PostgreSQL Backup & Recovery

Archiving (WAL Archiving)

A practical guide to WAL archiving in PostgreSQL, including archive pipeline design, validation checks, and common operational pitfalls.

Definition

Continuous shipping of WAL segments to durable storage for backups and PITR. Controlled by archive_mode and archive_command.

What WAL Archiving Does

WAL archiving continuously copies completed WAL segments to durable external storage so recovery can move beyond the most recent base backup.

Without archiving, restore options are limited to the backup snapshot itself. With archiving, you unlock timeline-accurate PITR.

Archiving is the bridge between backup-time state and incident-time recovery targets.

Required Building Blocks

  • archive_mode enabled
  • Reliable archive_command with error handling
  • Durable storage target with retention policy
  • Base backup cadence aligned to RPO and restore practicality

Validation Checks Teams Miss

Successful command execution is not enough. You need end-to-end verification that archived WAL files are complete, ordered, and retrievable during restore.

Most incidents happen because teams verify backup jobs but never verify replay from those artifacts.

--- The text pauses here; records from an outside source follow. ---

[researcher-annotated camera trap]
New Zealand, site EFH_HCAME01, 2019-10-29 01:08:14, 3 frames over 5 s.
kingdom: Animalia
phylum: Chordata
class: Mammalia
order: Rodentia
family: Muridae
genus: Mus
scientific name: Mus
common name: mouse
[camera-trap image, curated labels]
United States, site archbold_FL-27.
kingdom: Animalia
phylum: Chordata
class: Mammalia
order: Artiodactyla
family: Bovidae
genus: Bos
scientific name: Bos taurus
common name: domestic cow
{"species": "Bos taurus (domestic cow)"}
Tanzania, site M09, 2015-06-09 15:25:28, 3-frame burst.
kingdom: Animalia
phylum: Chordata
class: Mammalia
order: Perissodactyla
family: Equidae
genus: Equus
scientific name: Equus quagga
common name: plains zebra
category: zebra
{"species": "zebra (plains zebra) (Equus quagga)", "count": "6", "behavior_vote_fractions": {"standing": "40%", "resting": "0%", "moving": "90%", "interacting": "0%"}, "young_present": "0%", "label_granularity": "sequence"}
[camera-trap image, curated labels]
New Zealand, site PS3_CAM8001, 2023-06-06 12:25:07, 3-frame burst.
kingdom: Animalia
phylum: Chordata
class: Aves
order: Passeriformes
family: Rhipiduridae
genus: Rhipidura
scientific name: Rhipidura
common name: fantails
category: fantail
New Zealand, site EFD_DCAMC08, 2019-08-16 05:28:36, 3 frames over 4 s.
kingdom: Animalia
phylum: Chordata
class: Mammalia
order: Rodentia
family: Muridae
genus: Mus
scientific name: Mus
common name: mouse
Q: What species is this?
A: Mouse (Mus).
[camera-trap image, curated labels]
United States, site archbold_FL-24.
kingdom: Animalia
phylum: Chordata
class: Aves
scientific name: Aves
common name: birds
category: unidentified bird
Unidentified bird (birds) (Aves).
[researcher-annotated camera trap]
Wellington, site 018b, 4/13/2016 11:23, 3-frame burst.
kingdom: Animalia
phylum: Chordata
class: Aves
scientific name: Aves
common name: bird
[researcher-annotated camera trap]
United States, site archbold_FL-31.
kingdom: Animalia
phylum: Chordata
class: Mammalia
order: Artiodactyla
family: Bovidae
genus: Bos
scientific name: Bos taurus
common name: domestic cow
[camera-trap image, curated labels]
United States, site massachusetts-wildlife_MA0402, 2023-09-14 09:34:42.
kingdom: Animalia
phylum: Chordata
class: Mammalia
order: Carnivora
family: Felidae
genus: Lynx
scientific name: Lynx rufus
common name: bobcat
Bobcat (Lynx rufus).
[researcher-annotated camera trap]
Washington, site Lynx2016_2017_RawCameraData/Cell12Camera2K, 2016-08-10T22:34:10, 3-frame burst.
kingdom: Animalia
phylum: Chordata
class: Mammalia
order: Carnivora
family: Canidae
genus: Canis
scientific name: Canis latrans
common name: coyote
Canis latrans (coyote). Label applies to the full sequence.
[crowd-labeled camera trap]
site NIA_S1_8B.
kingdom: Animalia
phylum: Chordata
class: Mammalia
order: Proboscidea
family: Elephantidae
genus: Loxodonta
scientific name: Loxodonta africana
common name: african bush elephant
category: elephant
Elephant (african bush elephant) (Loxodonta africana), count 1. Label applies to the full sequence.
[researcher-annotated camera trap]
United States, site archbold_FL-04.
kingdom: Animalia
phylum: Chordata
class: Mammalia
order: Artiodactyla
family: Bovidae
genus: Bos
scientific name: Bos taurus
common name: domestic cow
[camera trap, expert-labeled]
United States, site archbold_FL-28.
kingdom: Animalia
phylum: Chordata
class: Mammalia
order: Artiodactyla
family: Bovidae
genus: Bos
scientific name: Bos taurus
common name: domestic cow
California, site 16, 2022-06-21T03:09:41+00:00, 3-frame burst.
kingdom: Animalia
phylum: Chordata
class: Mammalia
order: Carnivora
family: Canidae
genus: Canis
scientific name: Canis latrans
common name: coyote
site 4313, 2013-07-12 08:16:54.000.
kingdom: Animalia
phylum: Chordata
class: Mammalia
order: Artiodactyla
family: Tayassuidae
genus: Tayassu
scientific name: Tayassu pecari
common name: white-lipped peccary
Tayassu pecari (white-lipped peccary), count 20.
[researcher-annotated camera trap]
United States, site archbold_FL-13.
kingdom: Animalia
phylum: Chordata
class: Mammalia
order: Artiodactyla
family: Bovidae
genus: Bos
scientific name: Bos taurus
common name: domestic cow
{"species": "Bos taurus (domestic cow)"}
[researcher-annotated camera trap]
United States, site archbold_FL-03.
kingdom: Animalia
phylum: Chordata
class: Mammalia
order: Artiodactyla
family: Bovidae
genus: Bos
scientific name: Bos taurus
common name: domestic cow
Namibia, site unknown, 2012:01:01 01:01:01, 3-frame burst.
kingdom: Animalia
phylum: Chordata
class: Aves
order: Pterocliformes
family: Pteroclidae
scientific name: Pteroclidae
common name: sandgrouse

  • Sample-restore recent WAL files in a drill environment
  • Alert on archive failure rate and lag
  • Verify retention continuity across backup windows

How It Connects to PITR

During recovery, PostgreSQL restores a base backup and pulls archived WAL via restore_command until a selected recovery target.

If any WAL segment in the required chain is missing or corrupt, precise recovery fails.

Frequently Asked Questions

Is WAL archiving required for PITR?
Yes. PITR requires base backups plus a continuous archived WAL chain from backup time to target time.
Can I rely on local WAL files without archiving?
Not safely for disaster recovery. Local WAL can be lost during node, disk, or region incidents.
How often should archiving be tested?
Continuously with alerts, plus scheduled restore drills at least monthly and after major infrastructure changes.
What is the most common WAL archiving failure?
Silent archive_command failures or lag that go unnoticed until restore time.
What storage should archived WAL use?
Use durable, versioned storage with lifecycle controls and documented retention aligned to compliance and RPO/RTO needs.